What to produce:
The answer must be an exact copy of the records, with no pictures in it.

+++

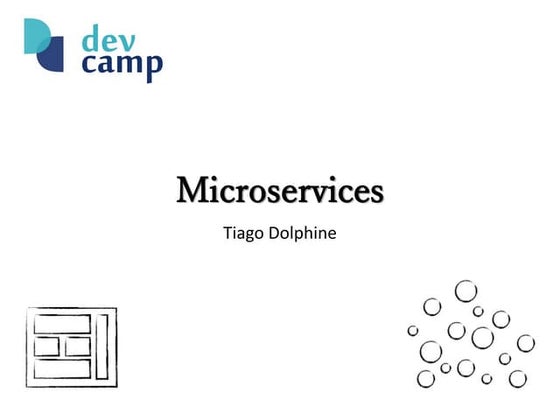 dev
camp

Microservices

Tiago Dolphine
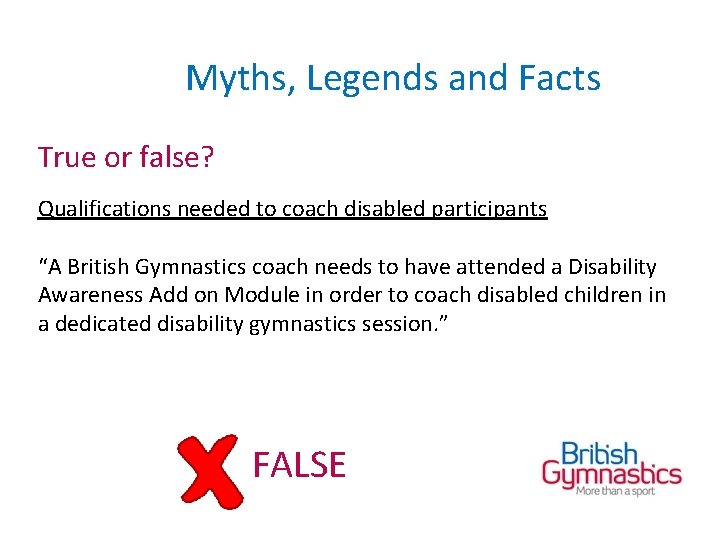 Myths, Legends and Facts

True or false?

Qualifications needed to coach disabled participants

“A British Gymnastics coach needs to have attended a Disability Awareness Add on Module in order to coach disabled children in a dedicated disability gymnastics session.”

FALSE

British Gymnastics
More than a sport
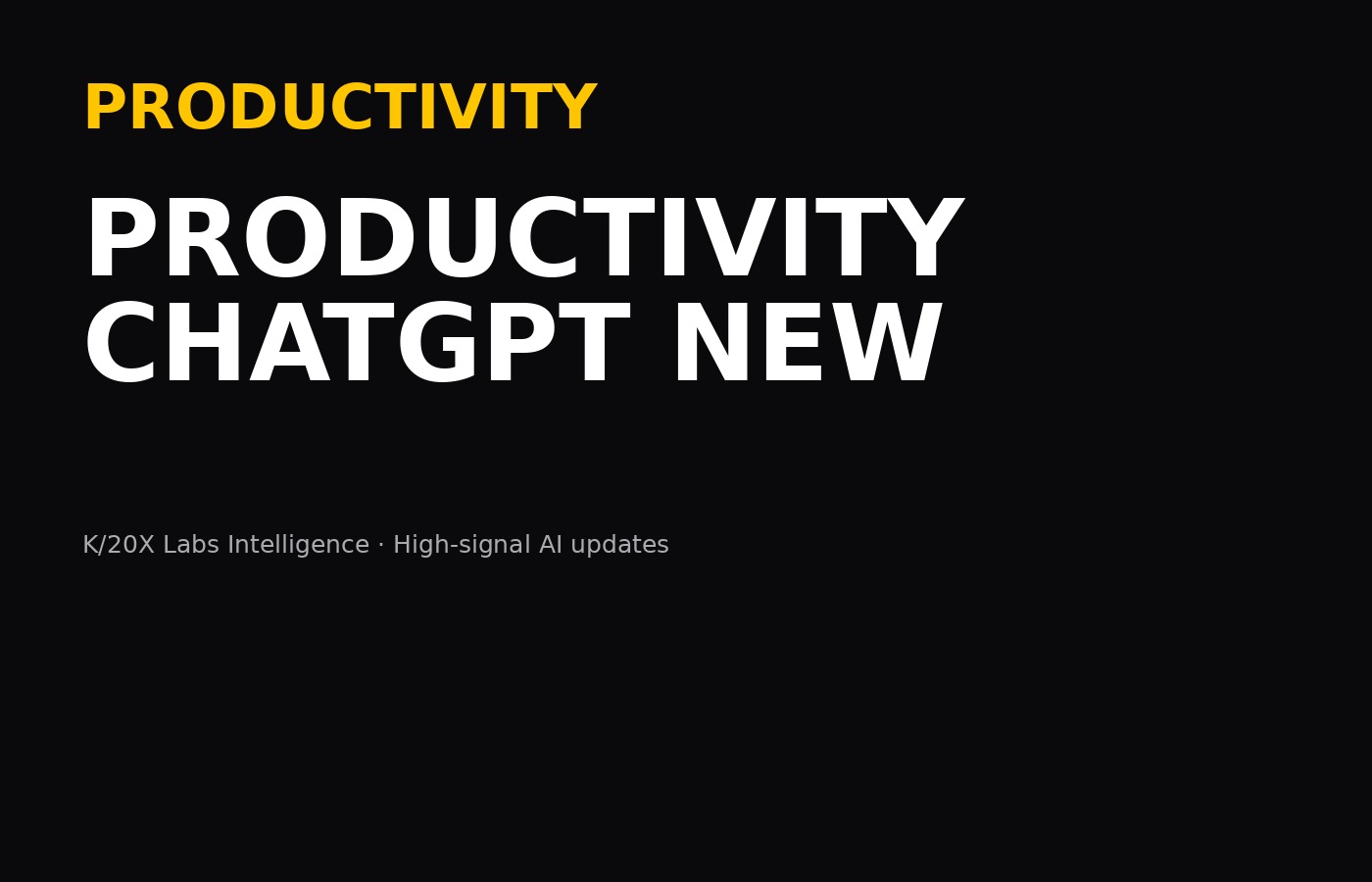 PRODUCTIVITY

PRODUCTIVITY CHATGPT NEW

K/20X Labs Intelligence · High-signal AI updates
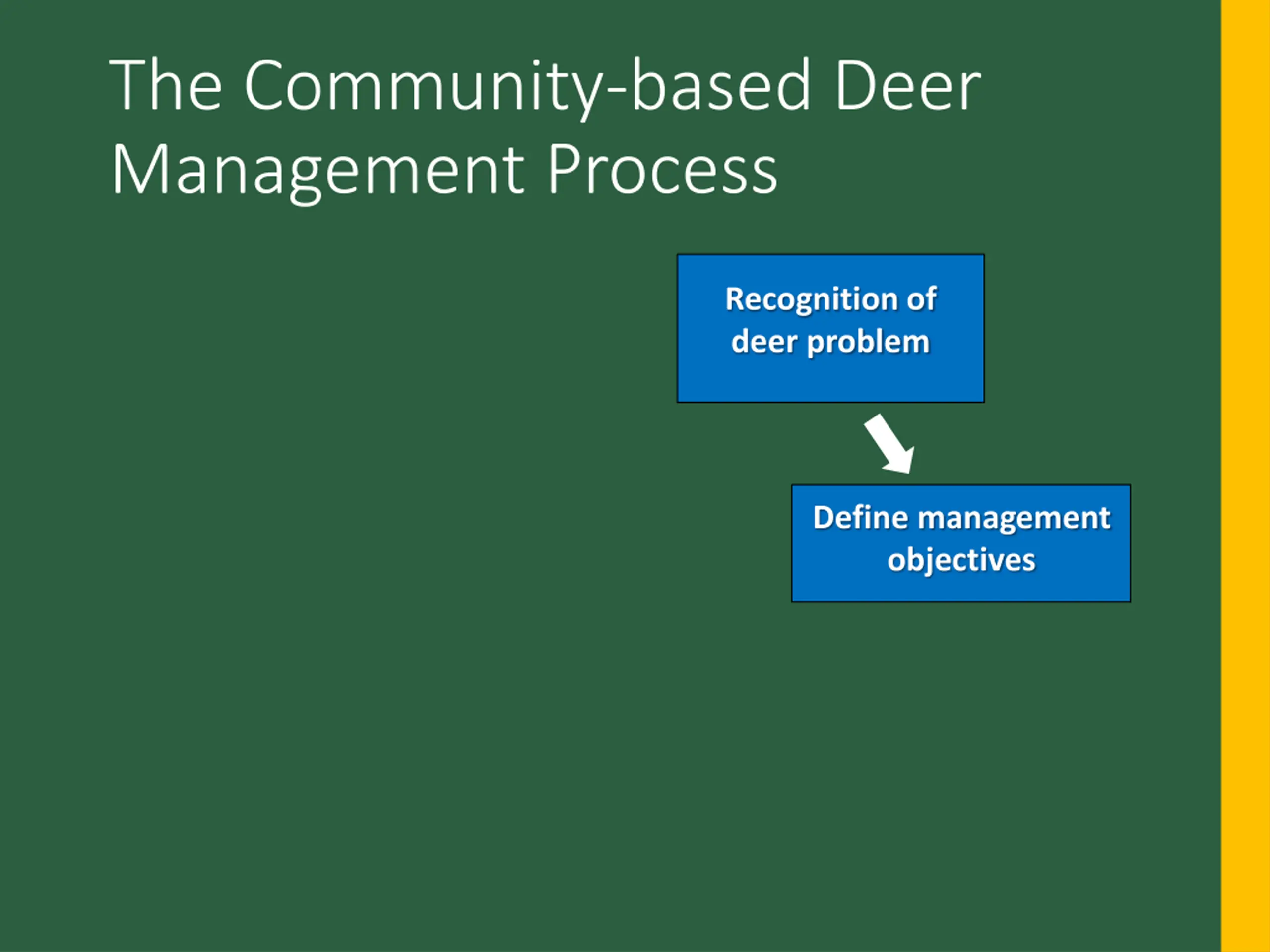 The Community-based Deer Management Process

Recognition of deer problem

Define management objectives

+++

Exercise output:
 dev
camp

Microservices

Tiago Dolphine
 Myths, Legends and Facts

True or false?

Qualifications needed to coach disabled participants

“A British Gymnastics coach needs to have attended a Disability Awareness Add on Module in order to coach disabled children in a dedicated disability gymnastics session.”

FALSE

British Gymnastics
More than a sport
 PRODUCTIVITY

PRODUCTIVITY CHATGPT NEW

K/20X Labs Intelligence · High-signal AI updates
 The Community-based Deer Management Process

Recognition of deer problem

Define management objectives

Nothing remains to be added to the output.